_DOCUMENT SEGMENT:_
================

There are three different kinds of love people express.
1. I love you if . . .
This is conditional love, given or received only when certain conditions are met. “If” love is basically selfish. It is a bargaining chip.
“If” love always has strings attached. When expectations are not met, “if” love is withdrawn. Many marriages break up because they were built on “if” love. Then if one or both partners fail to perform to the desired standard, “love” turns to disappointment and resentment.
“If” love is not true love. If a young person is in a relationship in which he/she senses pressure to perform in a certain way to gain the love he/she desires, the relationship is not governed by true love.
2. I love you, because . . .
This second kind of love is a close cousin to “if” love. I love you because you are so beautiful, take care of me, are so sweet, kind, etc.
“Because” love seems much less demanding and conditional than trying to bargain for love. However, what happens when you meet someone sweeter or more beautiful?!!
If love is not based on who the person is and what they do, it may not survive any negative changes in his/her role or performance. (wrecks, accidents, diseases? What then?)
“Because” love is not true love. If love is not founded on more than what the other person is, has, or does, it will not last.
3. I love you, period.
The third kind of love is love without conditions.
True love is love that loves, period! Love, period, is not blind. It can and should know a great deal about the other person. It may be aware of that person’s failures, shortcomings and faults. Yet it totally accepts that person without demanding anything in return. There is no way you can earn true love, nor can you lose it.
Lust, romance, infatuation, sex, “if” love, “because” love, are predominantly about getting something from another person. True love is about giving to another person. For these to grow into true love, there must be a transition to the giving side of love.
From The Disconnected Generation by Josh McDowell
I guess my journal entry reflects the process of shifting from “because” love to “period” love! I’m so glad for God’s patience with us!!

================

Spatial grounding data:
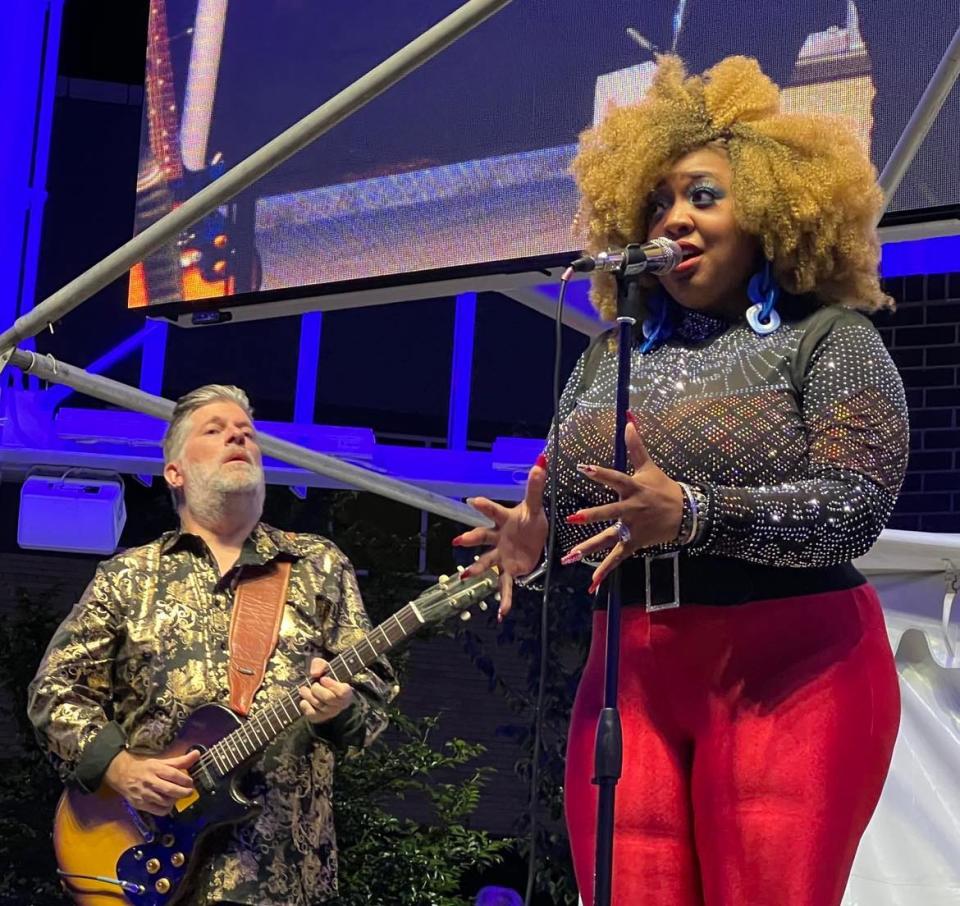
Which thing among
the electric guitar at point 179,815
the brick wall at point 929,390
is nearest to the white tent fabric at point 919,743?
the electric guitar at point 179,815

================

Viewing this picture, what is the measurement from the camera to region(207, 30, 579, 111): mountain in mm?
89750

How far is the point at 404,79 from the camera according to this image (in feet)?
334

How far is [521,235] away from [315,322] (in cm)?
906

================

_REQUIRED ACTION:_
From the passage on three kinds of love, pull out the stretch from "There are three" through "a bargaining chip.". This listing is separate material and has no connection to the text.

_WRITTEN ANSWER:_
There are three different kinds of love people express.
1. I love you if . . .
This is conditional love, given or received only when certain conditions are met. “If” love is basically selfish. It is a bargaining chip.